* begin *

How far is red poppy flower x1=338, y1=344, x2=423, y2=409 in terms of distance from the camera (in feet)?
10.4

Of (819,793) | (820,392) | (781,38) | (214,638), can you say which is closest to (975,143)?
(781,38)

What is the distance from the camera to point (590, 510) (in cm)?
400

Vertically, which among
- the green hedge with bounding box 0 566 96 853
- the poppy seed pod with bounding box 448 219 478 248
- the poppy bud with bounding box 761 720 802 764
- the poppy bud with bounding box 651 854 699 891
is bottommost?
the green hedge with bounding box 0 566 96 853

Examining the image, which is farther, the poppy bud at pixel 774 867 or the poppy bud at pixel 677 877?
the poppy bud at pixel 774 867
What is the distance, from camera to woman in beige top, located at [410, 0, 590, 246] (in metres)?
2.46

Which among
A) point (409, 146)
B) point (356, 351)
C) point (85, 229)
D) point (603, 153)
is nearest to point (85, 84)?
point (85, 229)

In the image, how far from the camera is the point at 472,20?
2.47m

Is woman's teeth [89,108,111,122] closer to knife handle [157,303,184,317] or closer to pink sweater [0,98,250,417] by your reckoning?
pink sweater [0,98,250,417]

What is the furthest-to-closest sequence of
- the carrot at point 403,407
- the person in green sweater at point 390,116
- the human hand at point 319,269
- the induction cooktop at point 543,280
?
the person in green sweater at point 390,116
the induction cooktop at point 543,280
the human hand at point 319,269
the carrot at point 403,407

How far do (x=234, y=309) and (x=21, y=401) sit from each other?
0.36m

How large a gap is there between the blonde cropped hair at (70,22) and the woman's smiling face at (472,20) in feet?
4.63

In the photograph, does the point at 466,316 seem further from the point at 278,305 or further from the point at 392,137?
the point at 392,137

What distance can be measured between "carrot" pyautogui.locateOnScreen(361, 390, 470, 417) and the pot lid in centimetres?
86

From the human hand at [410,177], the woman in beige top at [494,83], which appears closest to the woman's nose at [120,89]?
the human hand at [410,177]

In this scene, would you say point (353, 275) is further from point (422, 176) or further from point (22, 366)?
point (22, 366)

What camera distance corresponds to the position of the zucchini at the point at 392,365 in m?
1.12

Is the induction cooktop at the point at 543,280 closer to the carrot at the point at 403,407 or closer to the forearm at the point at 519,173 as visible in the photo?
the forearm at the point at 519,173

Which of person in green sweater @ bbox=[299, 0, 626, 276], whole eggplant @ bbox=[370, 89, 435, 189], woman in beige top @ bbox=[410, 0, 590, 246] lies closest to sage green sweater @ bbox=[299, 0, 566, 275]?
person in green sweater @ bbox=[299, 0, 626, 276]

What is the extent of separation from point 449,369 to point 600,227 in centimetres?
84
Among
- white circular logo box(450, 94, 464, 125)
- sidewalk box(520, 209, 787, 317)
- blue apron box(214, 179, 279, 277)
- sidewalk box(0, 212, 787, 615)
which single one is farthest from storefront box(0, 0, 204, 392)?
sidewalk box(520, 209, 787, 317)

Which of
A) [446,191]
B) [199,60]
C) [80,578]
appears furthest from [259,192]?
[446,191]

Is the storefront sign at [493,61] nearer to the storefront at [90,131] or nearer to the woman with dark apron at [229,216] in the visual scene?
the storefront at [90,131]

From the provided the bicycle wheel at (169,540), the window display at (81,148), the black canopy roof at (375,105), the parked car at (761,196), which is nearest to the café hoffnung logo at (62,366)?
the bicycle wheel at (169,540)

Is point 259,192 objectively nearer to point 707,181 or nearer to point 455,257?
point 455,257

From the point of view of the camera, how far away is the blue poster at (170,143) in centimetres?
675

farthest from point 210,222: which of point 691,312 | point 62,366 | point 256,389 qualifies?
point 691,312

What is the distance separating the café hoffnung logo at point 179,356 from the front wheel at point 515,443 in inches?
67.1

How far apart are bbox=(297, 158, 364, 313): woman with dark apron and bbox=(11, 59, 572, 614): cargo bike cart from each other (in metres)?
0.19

* end *

**Required task**
Copy out the lines from the one containing "From the point of" through the end of the lines, inclusive.

**Output for this exercise**
From the point of view of the camera, how far away is the blue poster at (170,143) in centimetres?
675

farthest from point 210,222: which of point 691,312 | point 62,366 | point 256,389 qualifies?
point 691,312

What is the distance separating the café hoffnung logo at point 179,356 from the front wheel at point 515,443 in inches?
67.1

How far apart are bbox=(297, 158, 364, 313): woman with dark apron and bbox=(11, 59, 572, 614): cargo bike cart from each other (in metres)?
0.19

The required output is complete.